> [Tasks for this exercise]:
[1] Reproduce the passage of the Houdini TimeShift discussion between "2 - It can replace" and "comes into play.", inclusive.
[2] List every toggle or parameter that the Houdini TimeShift discussion names by its single-word lowercase internal name.
[3] Write the next part of the Houdini TimeShift discussion, picking up after its final sentence.

> [Page excerpt]:
/
---/parent
-------/child1 (model with animation layered in from an alembic)
-------/child2 (animated geo loaded via SOP Import)
-------/child3 (static geometry)
In my particular case, if I use a TimeShift node to 'framehold' child3 specifically (cook and eval at a single frame), it also frameholds child 2. But not child 1. No instances in play. Child 2, the one being affected incorrectly by the TimeShift, is being created by a SOP Import, whereas the others are alternately loading static geo or simple animation.
What might cause the timeshift node to affect other prims (but not all) which are not specified in its prim pattern?
I appreciate the confusion here. The TimeShift node can do a combination of things:
1 - It can force the input node to be cooked at a certain time (cookinputattime toggle). This means that any Houdini-based animation will be frozen at the specified cook frame. This affects *everything* in the incoming stage.
2 - It can replace USD time samples with the value from a certain time (evalattribsattime toggle). This can be done selectively on a prim-by-prim basis, and *this* is where the primpattern parameter comes into play.
So, back to your example, cookinputattime is on by default, and *that* is why /child2 is frozen. /child1 is not frozen because it (very likely) has USD time samples, and is not in the primpattern (where you're specifying /child3).

> [Information provided]:
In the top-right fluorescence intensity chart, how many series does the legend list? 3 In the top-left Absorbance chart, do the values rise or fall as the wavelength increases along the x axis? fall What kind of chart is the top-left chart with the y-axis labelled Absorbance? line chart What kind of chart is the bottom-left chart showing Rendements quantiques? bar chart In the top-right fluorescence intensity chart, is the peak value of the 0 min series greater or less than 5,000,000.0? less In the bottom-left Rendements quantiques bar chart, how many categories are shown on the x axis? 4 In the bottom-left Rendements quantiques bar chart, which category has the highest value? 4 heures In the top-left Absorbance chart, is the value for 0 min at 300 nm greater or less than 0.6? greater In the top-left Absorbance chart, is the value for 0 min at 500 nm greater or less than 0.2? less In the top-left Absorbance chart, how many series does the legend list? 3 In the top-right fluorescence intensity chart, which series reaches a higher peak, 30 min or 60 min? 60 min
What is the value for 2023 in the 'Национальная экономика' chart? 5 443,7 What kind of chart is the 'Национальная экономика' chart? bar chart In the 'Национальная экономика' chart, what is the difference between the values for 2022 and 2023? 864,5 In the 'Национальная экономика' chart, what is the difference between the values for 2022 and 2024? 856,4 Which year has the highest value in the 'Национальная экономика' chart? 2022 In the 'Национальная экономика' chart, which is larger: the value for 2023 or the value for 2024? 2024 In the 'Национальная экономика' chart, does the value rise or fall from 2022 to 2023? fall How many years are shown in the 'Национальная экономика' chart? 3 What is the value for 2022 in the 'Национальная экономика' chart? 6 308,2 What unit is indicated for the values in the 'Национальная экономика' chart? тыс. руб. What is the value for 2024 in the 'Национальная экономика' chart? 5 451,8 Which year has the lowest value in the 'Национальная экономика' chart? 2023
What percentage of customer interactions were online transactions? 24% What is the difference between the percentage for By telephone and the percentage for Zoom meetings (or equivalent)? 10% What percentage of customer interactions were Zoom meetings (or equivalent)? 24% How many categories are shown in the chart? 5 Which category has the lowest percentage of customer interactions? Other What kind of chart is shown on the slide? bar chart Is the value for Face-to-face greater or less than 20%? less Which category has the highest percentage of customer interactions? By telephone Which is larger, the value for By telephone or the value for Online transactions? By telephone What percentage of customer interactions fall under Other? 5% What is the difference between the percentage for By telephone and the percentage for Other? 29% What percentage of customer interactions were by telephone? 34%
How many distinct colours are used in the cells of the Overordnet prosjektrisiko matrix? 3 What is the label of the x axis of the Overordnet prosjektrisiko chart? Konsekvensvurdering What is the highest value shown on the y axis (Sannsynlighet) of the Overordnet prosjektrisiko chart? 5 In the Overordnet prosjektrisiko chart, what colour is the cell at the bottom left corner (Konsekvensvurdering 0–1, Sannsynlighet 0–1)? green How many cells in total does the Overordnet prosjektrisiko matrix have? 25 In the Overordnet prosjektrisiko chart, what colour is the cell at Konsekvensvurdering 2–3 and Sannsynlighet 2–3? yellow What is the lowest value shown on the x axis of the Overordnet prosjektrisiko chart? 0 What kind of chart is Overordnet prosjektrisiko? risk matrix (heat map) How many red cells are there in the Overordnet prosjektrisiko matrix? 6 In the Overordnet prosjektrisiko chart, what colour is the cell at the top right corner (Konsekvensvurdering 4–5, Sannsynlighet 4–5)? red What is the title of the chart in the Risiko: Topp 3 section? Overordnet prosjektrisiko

> [Answers to the exercises]:
[1]
2 - It can replace USD time samples with the value from a certain time (evalattribsattime toggle). This can be done selectively on a prim-by-prim basis, and *this* is where the primpattern parameter comes into play.

[2]
cookinputattime
evalattribsattime
primpattern

[3]
Does that make sense?
I'll see if we can at least make the UI a bit more obvious.
I'd have to dig and ask around to understand how practical it would be to have the primpattern be taken into account for the Houdini animation. At a minimum we'd need to cook the input stage twice, but it may have a whole world of complexity beyond this that I'm unaware of.
Thanks for explaining this, Rob. This makes perfect sense actually. I think my expectation was exactly what you describe at the end there. In some situations the load method (SOP vs USD) may be hidden from the end user, so all they have to work with may be the scenegraph itself. It sounds tricky to solve, but if the primpattern could be taken into account for the Houdini anim, that would be considerably more intuitive and maneuverable.